## REQUIREMENTS
In the thread below on Windows character encodings, which Windows version first supports UTF-8 as an "ANSI" code page?

## SOURCE TEXT
···

I am reading about the charater set and encodings on Windows. I noticed that there are two compiler flags in Visual Studio compiler (for C++) called MBCS and UNICODE. What is the difference between them ? What I am not getting is how UTF-8 is conceptually different from a MBCS encoding ? Also, I found the following quote in MSDN:
Unicode is a 16-bit character encoding
This negates whatever I read about the Unicode. I thought unicode can be encoded with different encodings such as UTF-8 and UTF-16. Can somebody shed some more light on this confusion?
I noticed that there are two compiler
flags in Visual Studio compiler (for
C++) called MBCS and UNICODE. What is
the difference between them ?
Many functions in the Windows API come in two versions: One that takes char parameters (in a locale-specific code page) and one that takes wchar_t parameters (in UTF-16).
int MessageBoxA(HWND hWnd, const char* lpText, const char* lpCaption, unsigned int uType);
int MessageBoxW(HWND hWnd, const wchar_t* lpText, const wchar_t* lpCaption, unsigned int uType);
Each of these function pairs also has a macro without the suffix, that depends on whether the UNICODE macro is defined.
#ifdef UNICODE
#define MessageBox MessageBoxW
#else
#define MessageBox MessageBoxA
#endif
In order to make this work, the TCHAR type is defined to abstract away the character type used by the API functions.
#ifdef UNICODE
typedef wchar_t TCHAR;
#else
typedef char TCHAR;
#endif
This, however, was a bad idea. You should always explicitly specify the character type.
What I am not getting is how UTF-8 is
conceptually different from a MBCS
encoding ?
MBCS stands for "multi-byte character set". For the literal minded, it seems that UTF-8 would qualify.
But in Windows, "MBCS" only refers to character encodings that can be used with the "A" versions of the Windows API functions. This includes code pages 932 (Shift_JIS), 936 (GBK), 949 (KS_C_5601-1987), and 950 (Big5), but NOT UTF-8.
To use UTF-8, you have to convert the string to UTF-16 using MultiByteToWideChar, call the "W" version of the function, and call WideCharToMultiByte on the output. This is essentially what the "A" functions actually do, which makes me wonder why Windows doesn't just support UTF-8.
This inability to support the most common character encoding makes the "A" version of the Windows API useless. Therefore, you should always use the "W" functions.
Update: As of Windows 10 build 1903 (May 2019 update), UTF-8 is now supported as an "ANSI" code page. Thus, my original (2010) recommendation to always use "W" functions no longer applies, unless you need to support old versions of Windows. See UTF-8 Everywhere for text-handling advice.
Unicode is a 16-bit character encoding
This negates whatever I read about the
Unicode.
MSDN is wrong. Unicode is a 21-bit coded character set that has several encodings, the most common being UTF-8, UTF-16, and UTF-32. (There are other Unicode encodings as well, such as GB18030, UTF-7, and UTF-EBCDIC.)

···

## MATERIAL
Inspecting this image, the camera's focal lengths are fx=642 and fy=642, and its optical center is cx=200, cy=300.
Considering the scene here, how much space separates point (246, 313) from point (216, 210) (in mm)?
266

···

## EXERCISE RESULT
Windows 10 build 1903, the May 2019 update.